As the light subsides, I feel like I am in the ironman video. This is so cool. One more length of the beach. Four and a half miles. Count to 2,000. Then count some more.
Adam joins me again 2 miles from the end and I chat about my day as he trots along. He’s actually walking some of it. But I have my rhythm and I keep shuffling on. I’ve so got this. I pep talk myself. I hug myself in my brain. One mile to go. Adam still trotting outside the barrier. I pick up speed then feel all the blisters in my right foot pop.
Surge of pain again. I’m hobbling. Then 300 seconds later its gone. Brain really has given up.
I reach the final turn then head off to the right into the dark. I fear a broken ankle in the unlit corner. Then I’m charging. The red ironman carpet. I’m on it. The crowd cheers. My eyes prick with tears.
Lorna Hopkin. You are an ironman. Those words that mark the end of another journey. That strike pride in my heart.

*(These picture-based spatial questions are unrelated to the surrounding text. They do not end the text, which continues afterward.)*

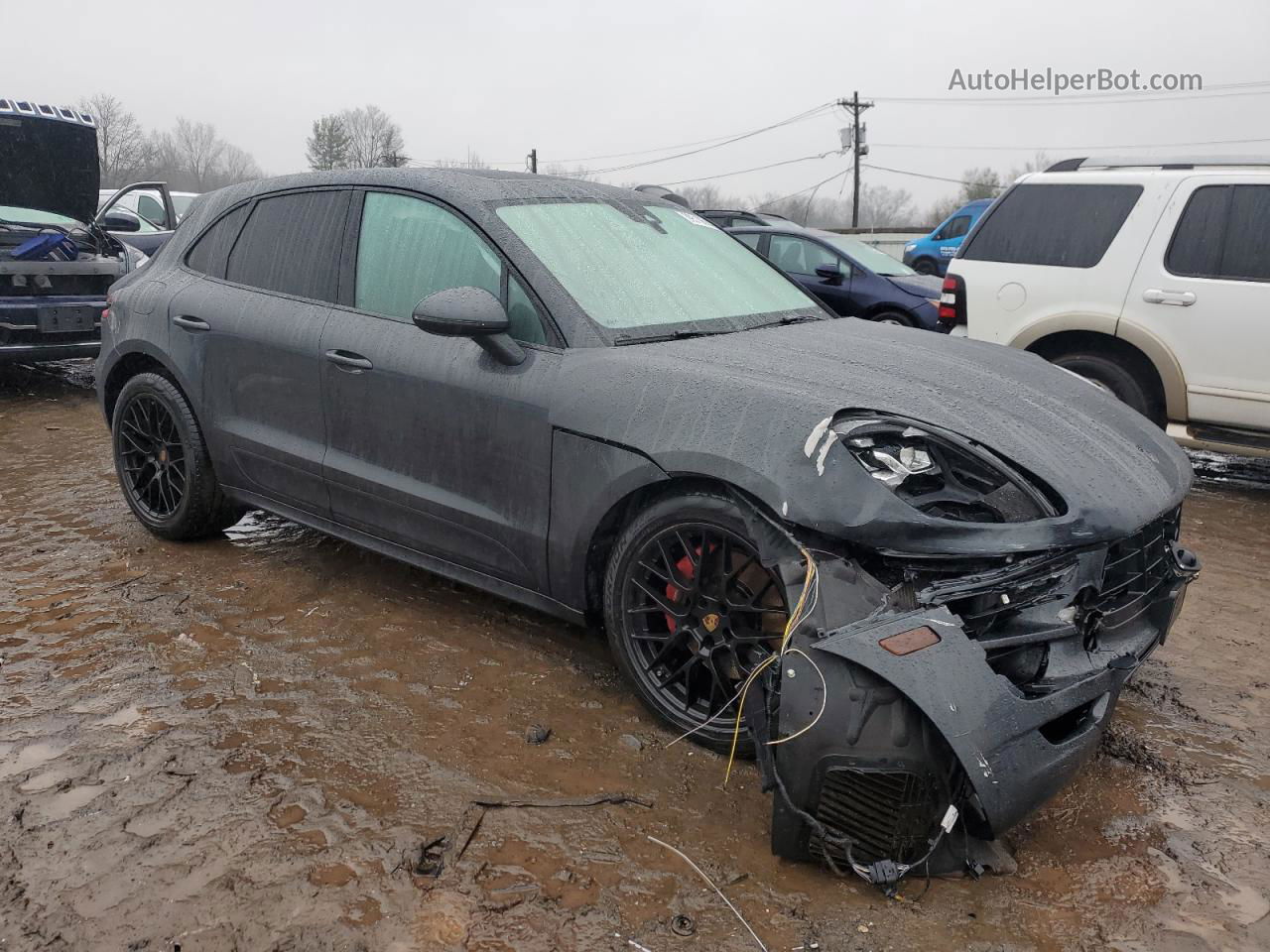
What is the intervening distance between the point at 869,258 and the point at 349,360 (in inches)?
330

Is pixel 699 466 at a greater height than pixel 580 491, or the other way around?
pixel 699 466

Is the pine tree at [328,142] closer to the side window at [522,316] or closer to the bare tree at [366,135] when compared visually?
the bare tree at [366,135]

I get my medal. Congratulate competitors. Grab my T-shirt then head out to my supporters and comrades. We sip beer and hug. We feel amazing. Bonded by our experience.
I later find out I came 15th in age group which I’m pleased with, and I can see ways to improve. Aero bars, shoes that fit. Adam has been following my stats and advised I was winning at first segment of the bike. I beat the winner in the swim, and she was only a few minutes ahead on the bike. And amazingly enough I was the fastest at transition 1!! Everyone is a winner if you break things down enough :-).
Barcelona gave new milestones. I can run a whole marathon now in just under 5 hours. This is my fastest marathon time to date. Nutrition was nailed. Now I’ve got to chip away at my run time. Rome wasn’t built in a day. Neither is Kona. I’m getting better. I’m getting stronger. I’m getting braver. Let’s do this. Tickly feet Hawaiian tramps await.